Currently, 1300 relationship managers handle 235,000 private clients. Unlike the substantial job cuts in the group’s retail and investment banking businesses, Mr Bernkopf is not expecting to impose significant redundancies. Management expects him to preserve current cost structures, while gradually growing the business. Private banking, they say, will not escape the “challenging implications” of the group’s five-year plan.

He will refocus on core businesses in Italy, Germany, Austria and Poland, which account for 95 per cent of managed assets. Private banking will still be offered in Slovakia, Russia, Turkey and Serbia, but on a smaller scale.

Entry into the booming Asian market has been considered and dismissed for the foreseeable future by the bank’s business analysts, who have seen European competitors invest vast resources yet struggle to build significant market share in the Far East. “Germany, Austria and parts of Italy are still the richest regions in Europe,” says Mr Bernkopf. “Despite the considerable problems European economies are now facing, there is still significant wealth held by private investors.”

Wealthy individuals account for €156bn in assets, including deposits, custody and investments, with managed assets representing €43bn of this. There is still a feeling among the bank’s board members that the institution is punching below its weight in private banking.
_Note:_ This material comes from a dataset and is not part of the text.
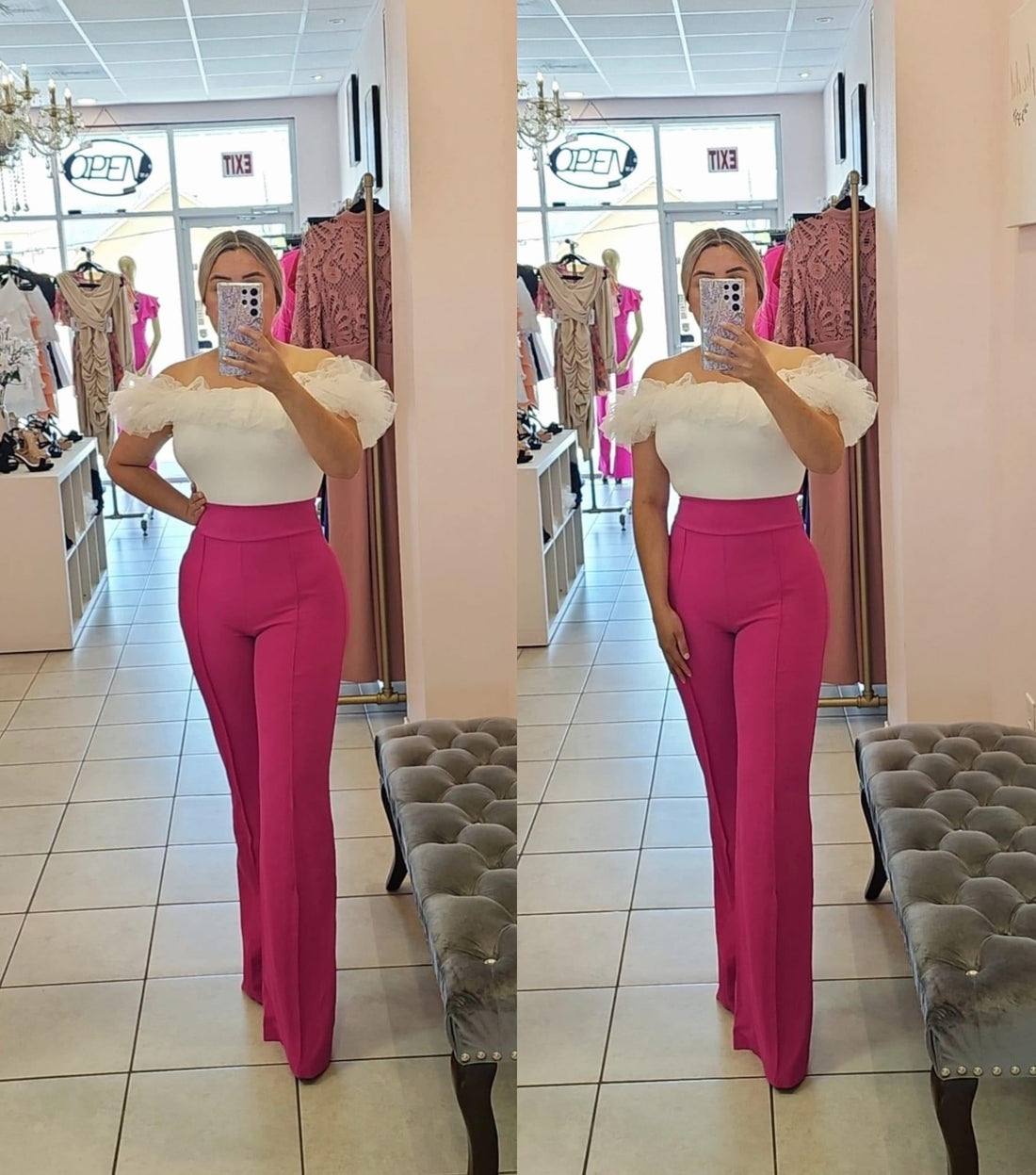 Valentina Dress Pant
Because the group is made up of different entities including HypoVereinsbank in Germany, BankAustria and Poland’s Bank Pekao, its imprint in Europe is seldom appreciated.

But rather than concentrate solely on unifying all private banking under the UniCredit brand, which was an obsession of the previous regime, Mr Bernkopf will also be building on the success of some of the bank’s smaller brands, particularly that of Schoellerbank in Vienna, which will act as the group’s hub for ultra high net worth clients from Central and Eastern Europe.
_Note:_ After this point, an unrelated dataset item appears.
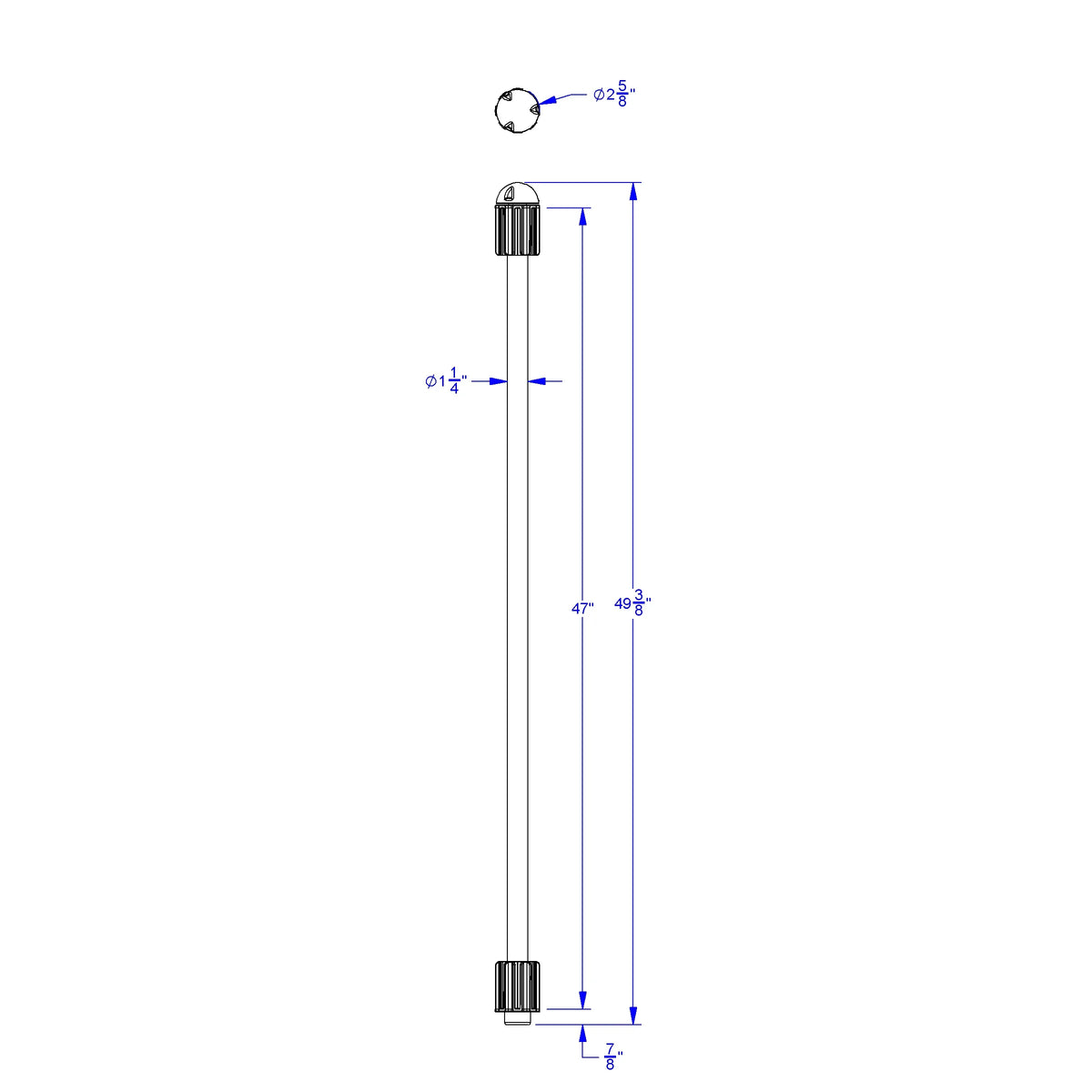 KYDZ Suite® Hub - S-height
“Rich people in some CEE markets can be counted on two or four hands,” says Mr Bernkopf. “It’s easier to service them on a cross-border basis rather than establish a product and advisory capability in each market.”

Recent research suggests many clients were not so keen swearing their allegiance solely to the UniCredit brand, particularly in those markets outside Italy. BankAustria, for instance, has customer satisfaction and awareness rates of more than 90 per cent in its home market, so plans to further rebrand with the Italian name have been shelved.

“Everybody realises they are part of the UniCredit group, so we do not have plans now to rebrand more than we have done already,” admits Mr Bernkopf. Rather than harmonising the look and feel of the service, he will be concentrating on creating a common operational and investment strategy.

“Even if we allow local variations, such as different benchmarks, which can overweight certain asset classes, we will not have one investment operation in one market and another elsewhere,” he states, with an increased co-ordination between different investment committees across the bank.

Despite the current emphasis on housekeeping rather than significant expansion, longer-term targets remain ambitious. Mr Bernkopf admits the bank is far from the best-known wealth manager in Europe as things stand, and that there is much positioning to be done. “In three years time, we want to be the first name that comes to your mind in the private banking business,” he says.